Thinking with Images via Self-Calling Agent
This work addresses efficiency and data scarcity issues in visual reasoning for AI researchers, representing an incremental improvement over existing methods.
The paper tackles the challenge of optimizing interleaved multimodal Chain-of-Thought (iMCoT) for visual reasoning by proposing Self-Calling Chain-of-Thought (sCoT), which reformulates it as a language-only CoT with self-calling, resulting in a 1.9% performance improvement and 75% reduction in GPU hours on HR-Bench 4K.
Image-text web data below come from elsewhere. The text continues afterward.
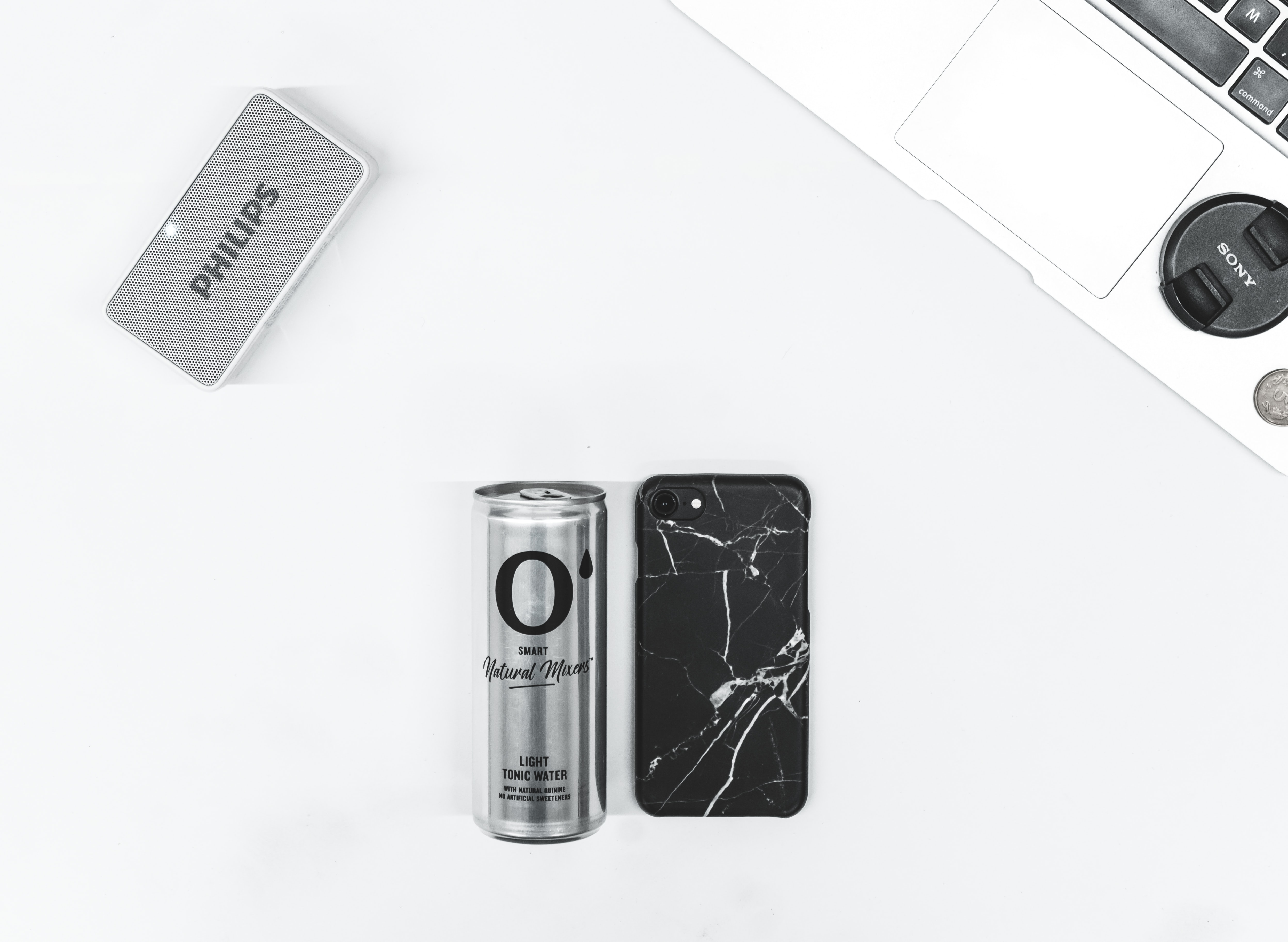 black iPhone 7 beside cna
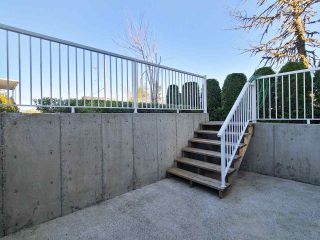 Photo 3: 3116 KINGS Avenue in Vancouver: Collingwood VE Townhouse for sale (Vancouver East)  : MLS®# R2569702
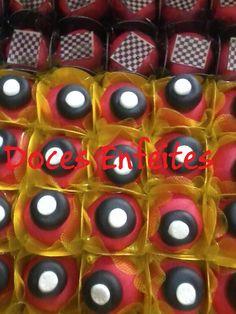 Festa Carros Disney (doces fondados com modelagem) Encomendas:(21) 2652-6583 www.docesenfeites.blogspot.com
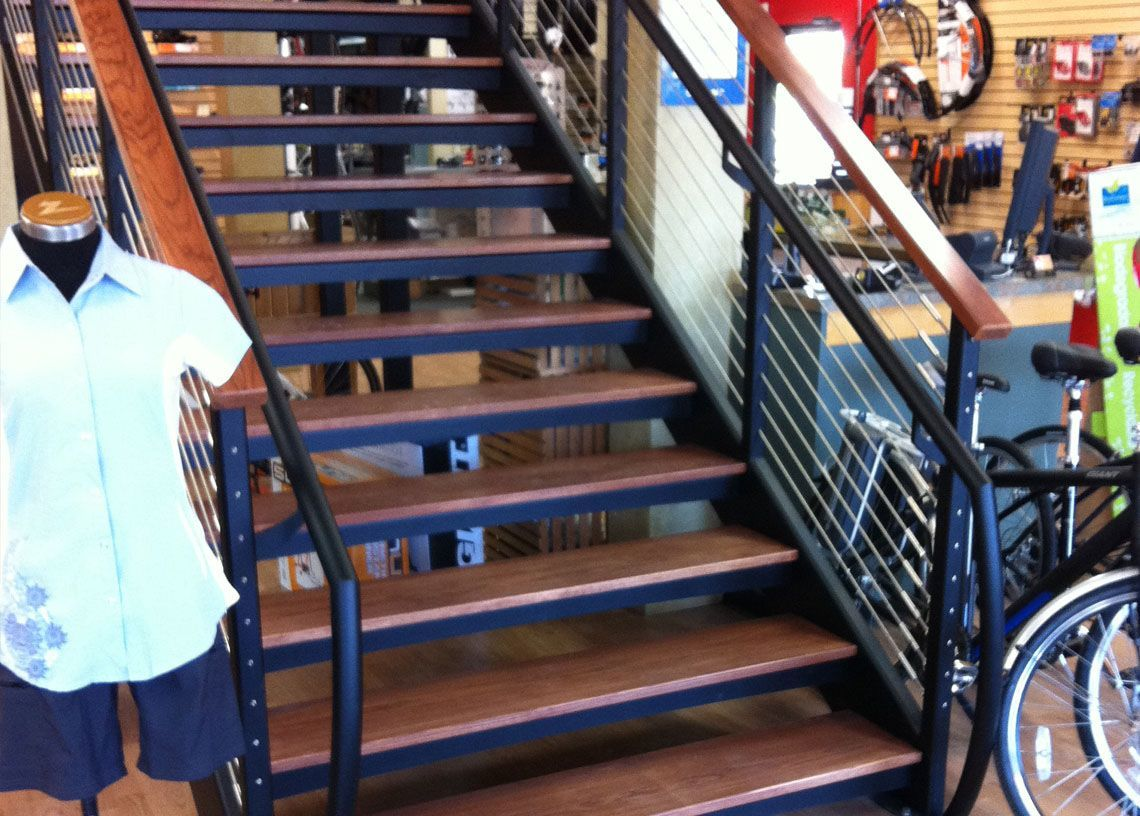 Wood Stair With Metal Handrail And Wood Top rail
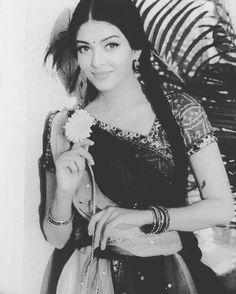 324 Likes, 3 Comments - Aishwarya Rai Bachchan (@aishwarya.rbachchan) on Instagram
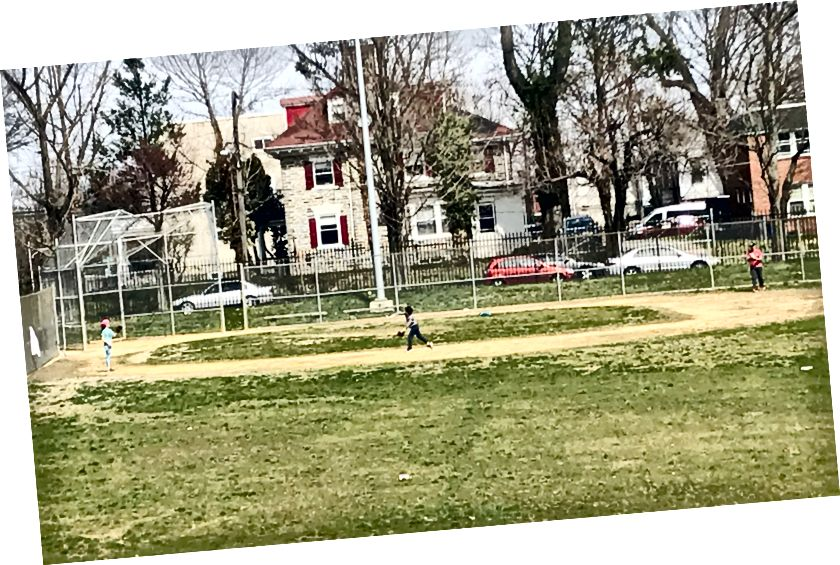 En vuxen och två barn kastar runt en boll i en park på Johnson Avenue. Parker i Germantown var till stor del karga tisdag eftermiddag. I närheten Mt. Luftigt spelades dock flera basketspel på Mt. Luftig lekplats på Germantown Avenue./Letrell Crittenden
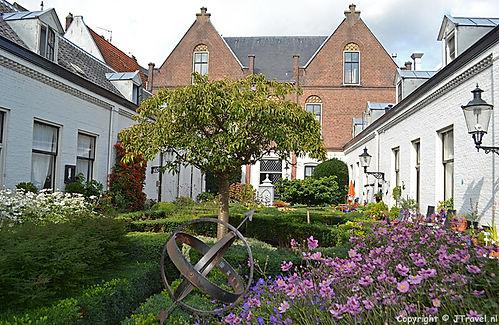 HaarlemHofje.jpg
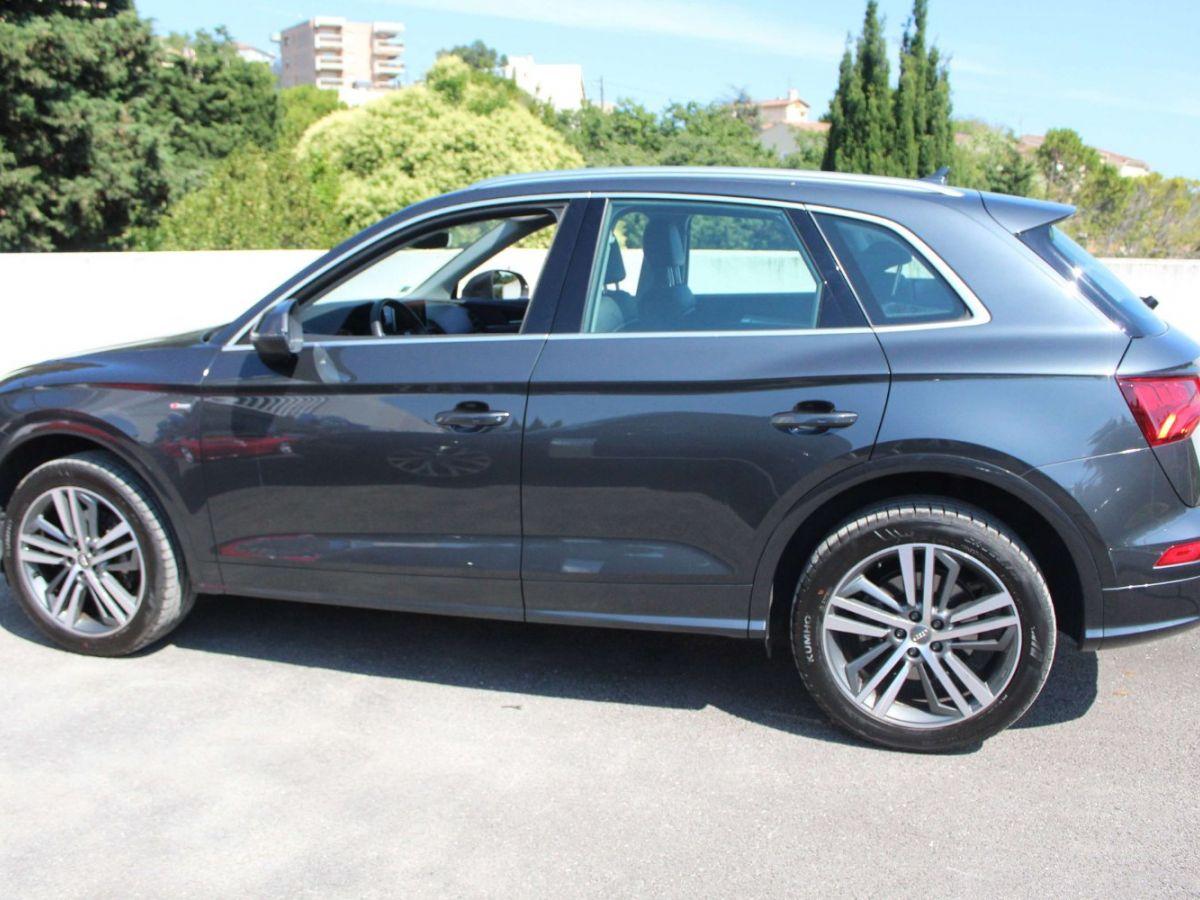Audi Q5 2.0 TDI 163 S tronic 7 Quattro Gris Foncé - 4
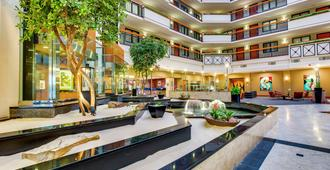 Embassy Suites by Hilton Louisville East - Louisville - Resepsjon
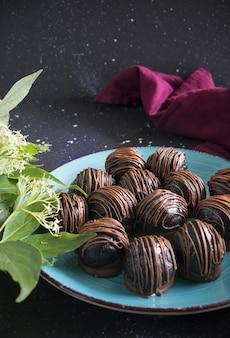 Trufas de chocolate em fundo escuro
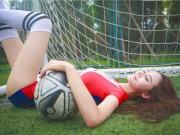 Bạn trẻ - Cuộc sống - Hot girl lai khoe chân dài miên man ủng hộ tuyển Pháp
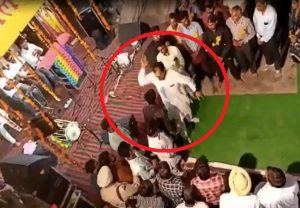Punjab: Congress MLA, drunk on power, thrashes person for asking question (VIDEO)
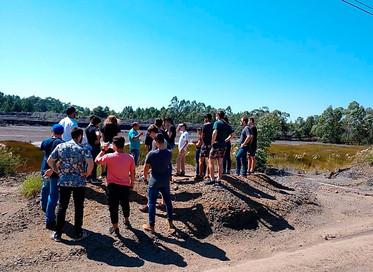 Acadêmicos do Unibave visitam bacia do rio Urussanga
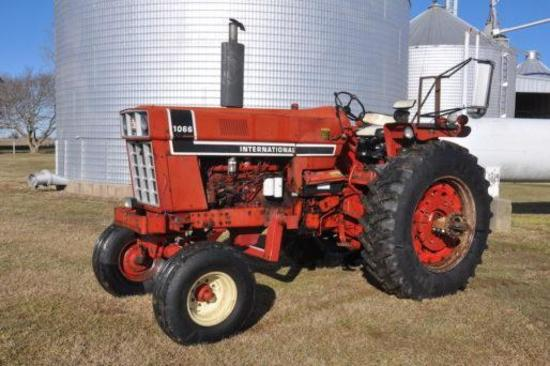 1975 International Harvester 1066 2wd tractor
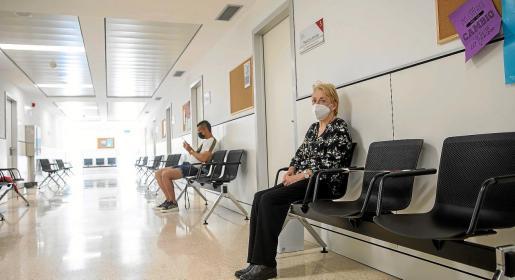 Un hombre y una mujer esperan su turno en el centro de Salud de Vila. Foto: TONI P.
Thinking-with-images paradigms have showcased remarkable visual reasoning capability by integrating visual information as dynamic elements into the Chain-of-Thought (CoT). However, optimizing interleaved multimodal CoT (iMCoT) through reinforcement learning remains challenging, as it relies on scarce high-quality reasoning data. In this study, we propose Self-Calling Chain-of-Thought (sCoT), a novel visual reasoning paradigm that reformulates iMCoT as a language-only CoT with self-calling. Specifically, a main agent decomposes the complex visual reasoning task to atomic subtasks and invokes its virtual replicas, i.e. parameter-sharing subagents, to solve them in isolated context. sCoT enjoys substantial training effectiveness and efficiency, as it requires no explicit interleaving between modalities. sCoT employs group-relative policy optimization to reinforce effective reasoning behavior to enhance optimization. Experiments on HR-Bench 4K show that sCoT improves the overall reasoning performance by up to $1.9\%$ with $\sim 75\%$ fewer GPU hours compared to strong baseline approaches. Code is available at https://github.com/YWenxi/think-with-images-through-self-calling.